Thursday, 5 July 2012

Aleutians 1942 - アリューシャン 昭和17年

In May 1942, the Toko Kokutai, a front line flying boat patrol unit, participated in the campaign to capture the Aleutians with four aircraft.
By June 8 the islands of Attu and Kiska were captured by the Japanese and since there were no airfields, seaplane tenders Kimikawa and Kamikawa Maru arrived to offer air cover. The next day six Toko-ku flying boats arrived in Kiska.
On July 5 a small seaplane fighter unit was organised within Yokosuka-ku by Lt Yamada with six A6M2-Ns. The unit advanced to the Aleutians on board seaplane tender Chiyoda and became part of the Toko-ku, which in the meantime had taken over patrols over Kiska from the Kimikawa & Kamikawa Maru aircraft.
On August 5, 1942 the six seaplane fighters led by Lt Yamada became independent forming the 5th Kokutai.
On August 14 and again on the 31st, Kimikawa Maru brought five+five Aichi E13A1 "Sanzasuitei" (Jake) which from September 4 started patrols in the area.
On September 25, Kimikawa Maru brought more reinforcements, five A6M2-N and two E13A1.
On November 1, 1942 5th Kokutai changed its name to 452-Ku.

The photos below, from vintage magazines, were taken between August and December 1942.

An excellent photo showing an A6M2-N under maintenance. The tail marking is censored but the letter "R" is visible. Before becoming independent the A6M2-Ns of the 5th Kokutai carried the tail marking "D" denoting the Toko-ku.
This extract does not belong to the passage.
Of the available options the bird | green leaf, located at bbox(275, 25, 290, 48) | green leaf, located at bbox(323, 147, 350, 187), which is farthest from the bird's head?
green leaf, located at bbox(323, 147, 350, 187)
From August 5, the marking changed to "R". From the beginning of 1943 the tail marking changed again to "MI". Note the Kawanishi H6K "Mavis" in the background.

 Two more "Rufe" of the 5th under canvas covers protecting the more sensitive parts of the aircraft from the elements.

 "Umi no Arawasitachi" (Sea Wild Eagles), as the original caption calls them, spend their time playing quoits, "wanage" in Japanese. In the background is a "Rufe" and a "Jake". Note the twin binoculars made by "Nippon Kogaku Kogyo" (present day "Nikon") and what looks like a bullhorn on the left.

Final instructions before taking off from Kiska island on another patrol mission.


Lunch time in Kiska. The pilots are wearing winter Type 17 (1942) one-piece flying suit and although the kanji are not clear enough the pot in the foreground is probably a "hango" (here). 


Panagiotis said...

WWWWWWWild ideaa about my next 'Pete on the beach' dio George!!!BTW, I'd like to know if the Japanese pilots carried their sword on their planes in every mission or this is just for the sake of this specific photo! Thanks Giorgos-san!

Arawasi said...

Thanks Panos. Glad you like it.
You are talking about the magazine cover photo, right? The sword was not obligatory. Most pilots avoided it because it was cumbersome but some carried it. In most magazine photos the pilots are shown with it purely for propaganda purposes.

AJay said...

Love these photos! Excellent blog by the way - thanks for the hard work :)

Arawasi said...

Thanks a lot AJay. Your support and good words are greatly appreciated.